En otra área, detrás de puertas de madera, se encuentran figuras de tamaño real de sus guías espirituales, como Pramukh Swami Maharaj, a quienes puedes manifestar tu respeto, pues aunque no los puedas ver, sabes que están ahí, tal como ocurre con los dioses en las demás religiones.

Al fondo, el palacio continúa, pero el acceso a los visitantes ya no es permitido, solo es para la comunidad que ahí realiza sus actividades, desde discursos espirituales y cantos devocionales, hasta enseñanzas de las escrituras, música y lenguaje original de la India.

Un ejemplo de los eventos tendrá lugar el próximo 24 de marzo, con la celebración del Shri Swaminarayan Jayanti & Shri Ram Navmi, invitaciones que al salir del templo podían tomarse dirigidas a familiares y amigos, que deseen asistir a este programa cultural que realizarán los jóvenes BAPS (nombre de la organización social-espiritual), así como los discursos espirituales del venerado Swamis.

En el exterior, los visitantes pueden dirigirse a la sala de “Exhibición para comprender el hinduismo”, una galería gratuita en donde se explica desde las características de la India, los grandes maestros de diferentes ciencias como la física, matemáticas, astronomía, hasta los orígenes y preceptos del hinduismo como estilo de vida.

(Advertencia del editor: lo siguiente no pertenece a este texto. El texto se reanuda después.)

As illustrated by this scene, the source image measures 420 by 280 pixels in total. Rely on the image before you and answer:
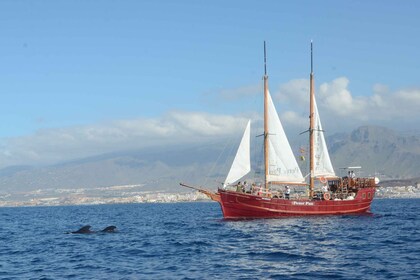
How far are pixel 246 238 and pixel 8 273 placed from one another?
21.2 m

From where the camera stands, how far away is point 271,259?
37.6 meters

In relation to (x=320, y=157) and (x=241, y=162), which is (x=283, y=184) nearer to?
(x=320, y=157)

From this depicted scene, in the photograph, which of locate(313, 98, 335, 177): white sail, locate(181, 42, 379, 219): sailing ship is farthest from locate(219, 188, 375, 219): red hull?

La gente puede recorrer una parte de los jardines, llenos de palmeras y flores, así como los espejos de agua y fuentes que dan mayor armonía al recinto. Para finalizar la experiencia, pueden ingresar a la tienda de productos hindús que se encuentra a la salida, en la que pueden adquirir alimentos, figuras de deidades, campanas, malas, cuentos, y un sinfín de productos originarios de la India.